Senator Joseph Biden (D-Del), when asked about this on NBC TV's Meet the Press, said that if Rumsfeld were the CEO of a corporation, he'd be fired by now. "I think Rumsfeld should get his notice on Monday morning," Biden said.

Bush Rebukes Another General for Telling the Truth

President Bush "privately rebuked" Gen. George Casey, after Casey said troop levels could be reduced by 30,000 early next year, the London Sunday Telegraph reported Aug. 14. Bush said that any "speculation" on troop withdrawals implied a weak resolve on the part of the U.S.

Dan Goure, a Pentagon adviser and vice president at the Lexington Institute, a Washington-based defense think tank, said, "It's number driven. The military can only maintain these levels in Iraq if it has absolutely no choice. Otherwise, the current pattern of rotations and other commitments mean that they will have to lower the numbers." He gives three scenarios: the best, 60-70,000 reduction by next autumn; Casey's 30,000 cuts in the spring as a "fall-back option"; and "Plan C—complete withdrawal if all-out civil war erupts."

Judge Tosses Homeland Security Labor Rules

A U.S. District Judge Aug. 12 threw out the labor rule changes planned by the Department of Homeland Security. In what Colleen M. Kelley, president of the National Treasury Employees Union, called an "enormous and critically important win for the rights of Federal employees, not only in DHS but in all federal agencies," Judge Rosemary Collyer blocked the Bush Administration's plans to overhaul personnel and pay rules at the Department of Homeland Security, saying the government-wide change of labor rules fails to protect workers' right to bargain collectively. Labor groups have filed similar challenges to a Pentagon plan to revise Defense Department labor rules.

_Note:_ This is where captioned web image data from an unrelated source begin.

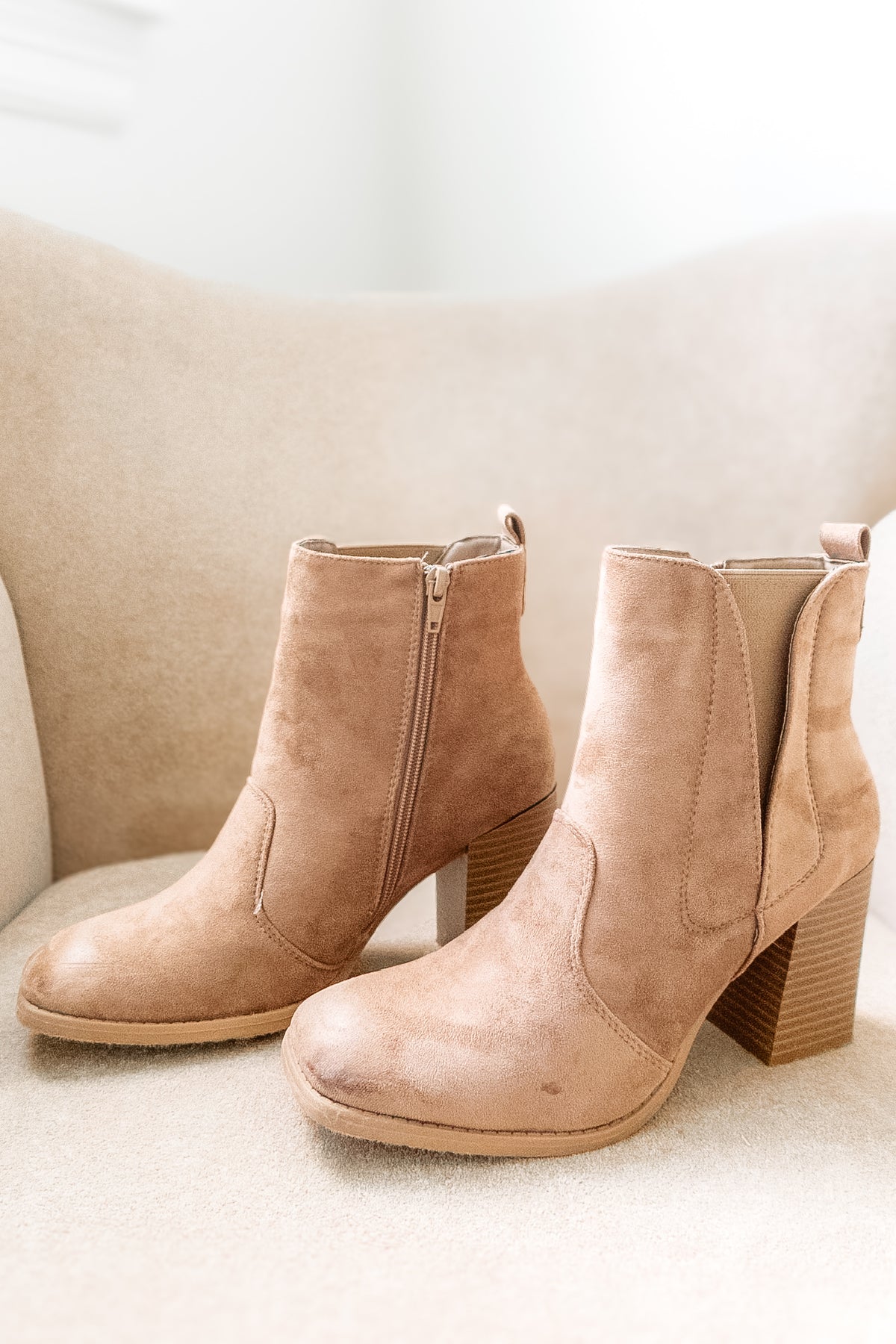 Pierre Dumas: Cammy 16 Ankle Bootie - Taupe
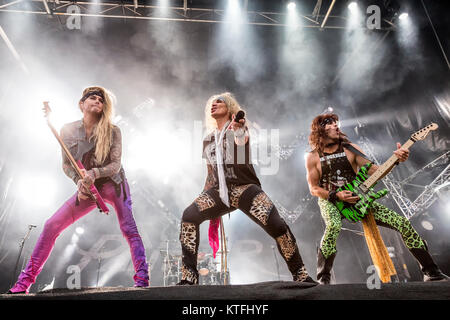 La American glam metal band Pantera acciaio esegue un concerto dal vivo presso la musica svedese festival Sweden Rock Festival 2017. Qui la cantante e musicista Michael Starr è visto dal vivo sul palco con il chitarrista sacchetta (R) e bass player Lexxi Foxx (L). La Svezia, 08/06 2017. Foto Stock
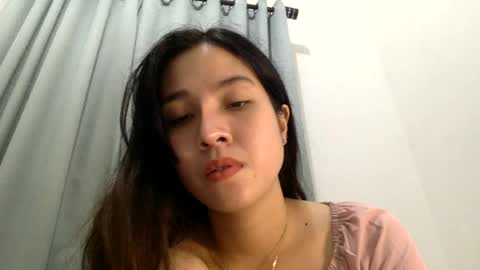 Liz Gwyneth Charlota online show from July 27, 5:20 pm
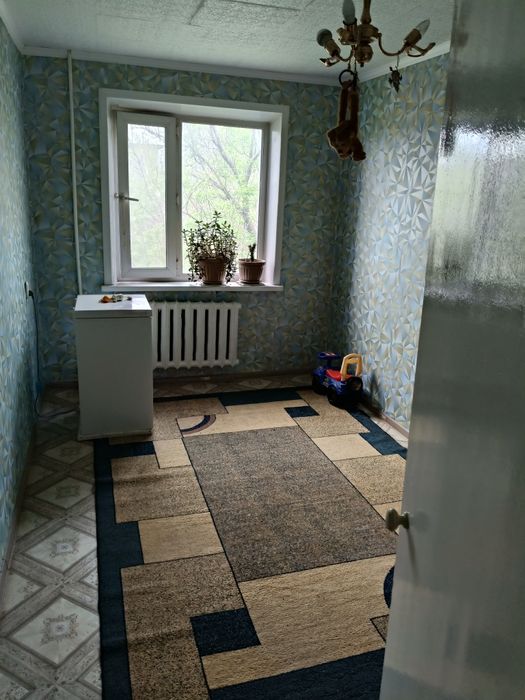 Продам квартиру трёх комнатную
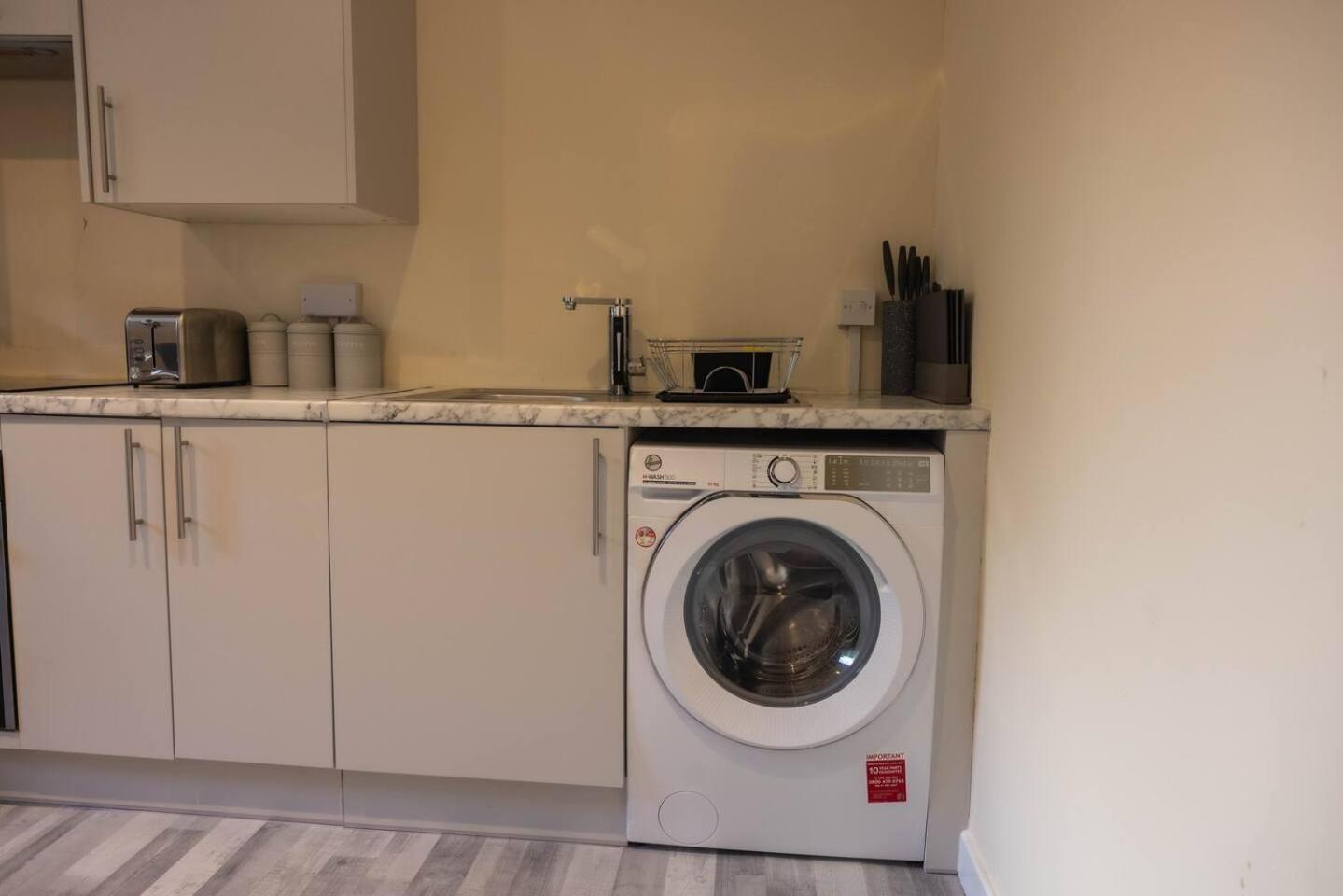 3 Bedroomflat-free Parking-wifi-parking-8people * Londra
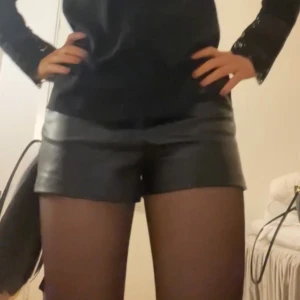 Skinn shorts zara - Säljer dessa populära shorts från zara. Använda max 5 gånger och är i mycket bra skick.💞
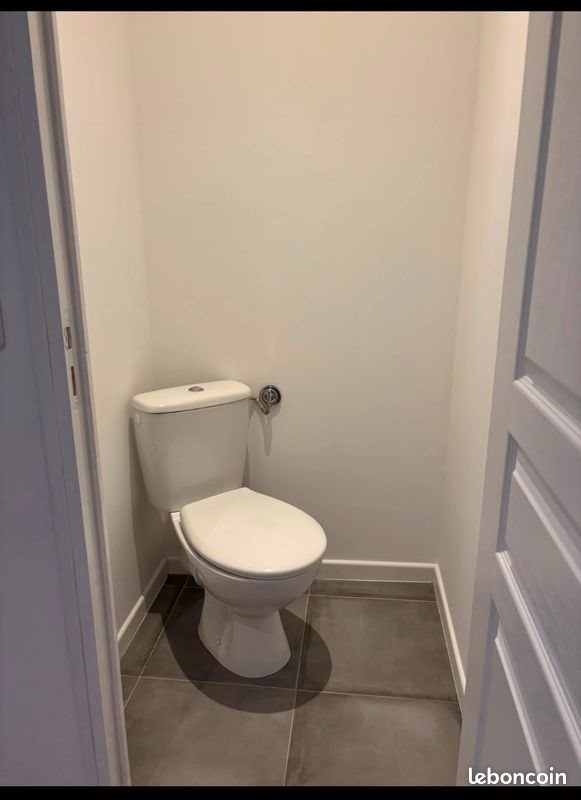 Appartement à louer, 25m², Saint-Antonin-Noble-Val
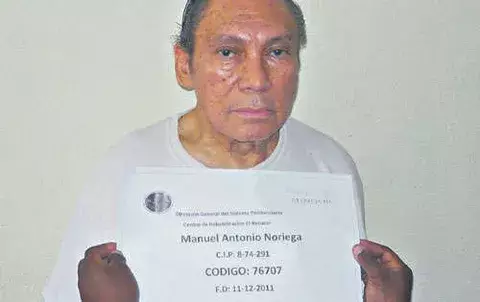 Hospital por cárcel para Noriega 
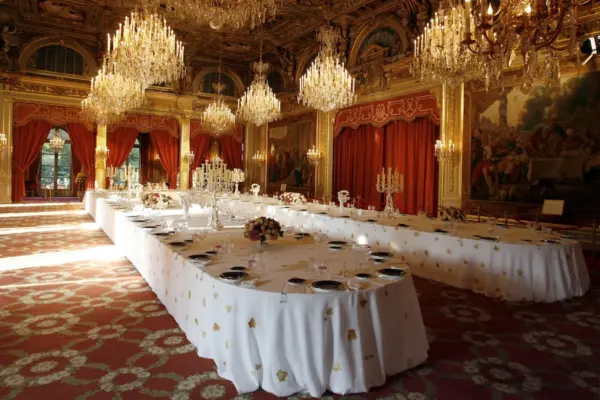 Butler of the Élysée sentenced to one year in prison for stealing part of the palace's dinnerware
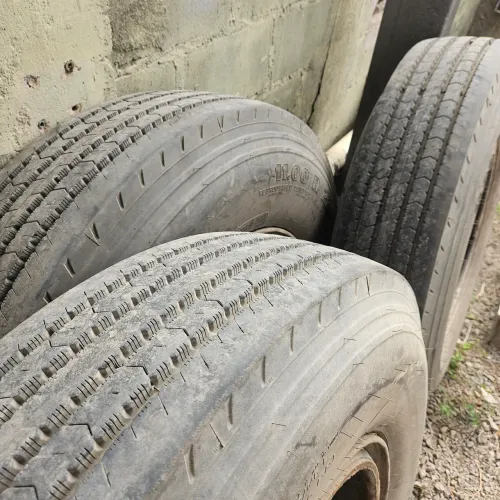Pneus 1100 R22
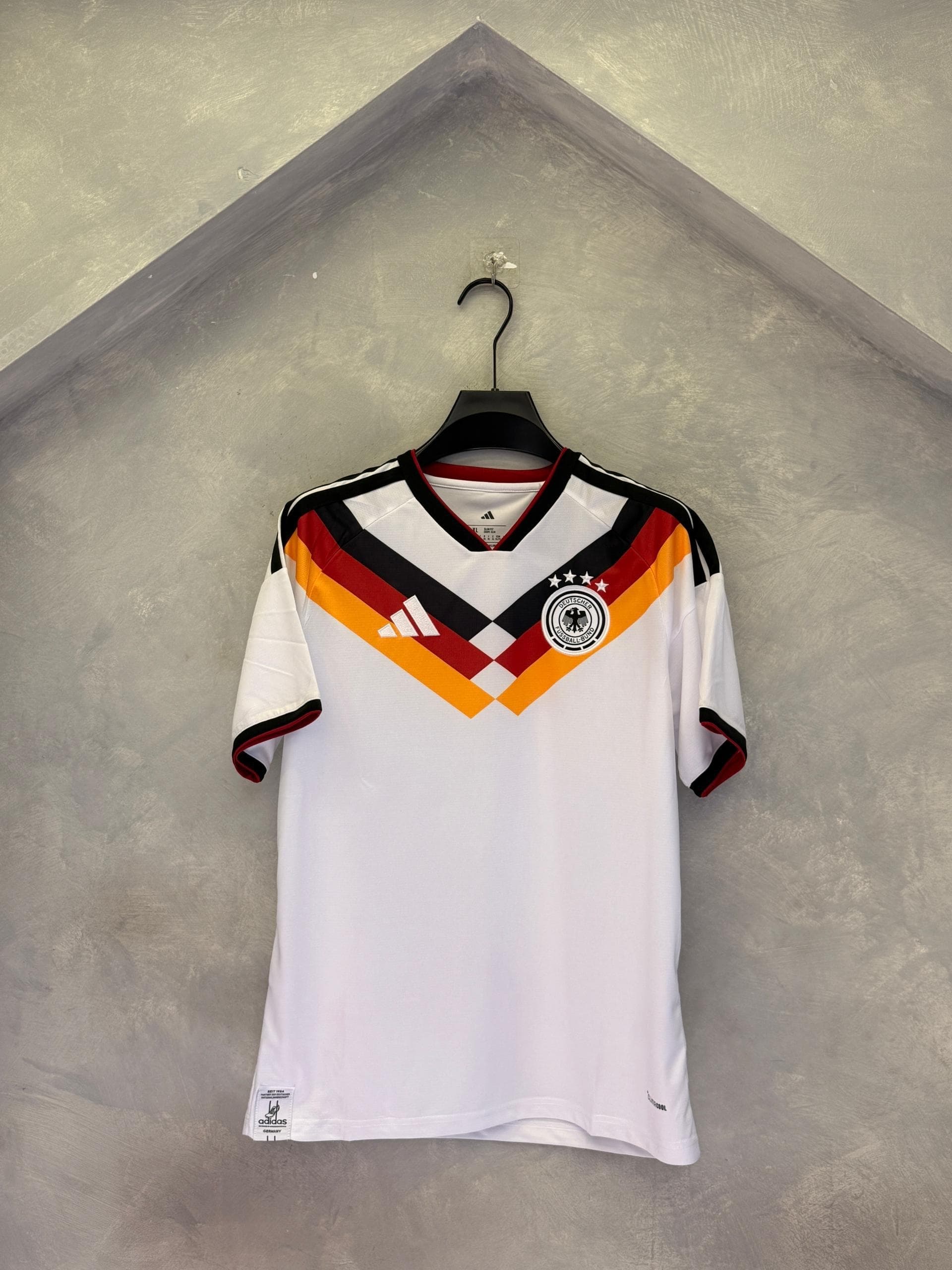 Germany 2026 Home Kit thumbnail 2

In the ruling, Collyer said the new rules exceeded the scope of Federal law, citing in particular provisions giving an agency official unchecked authority to change negotiated positions in a collective-bargaining agreement. The rules were a model intended eventually for all Federal employees, under the guise of the need for "more flexibility to respond quickly to terrorist threats."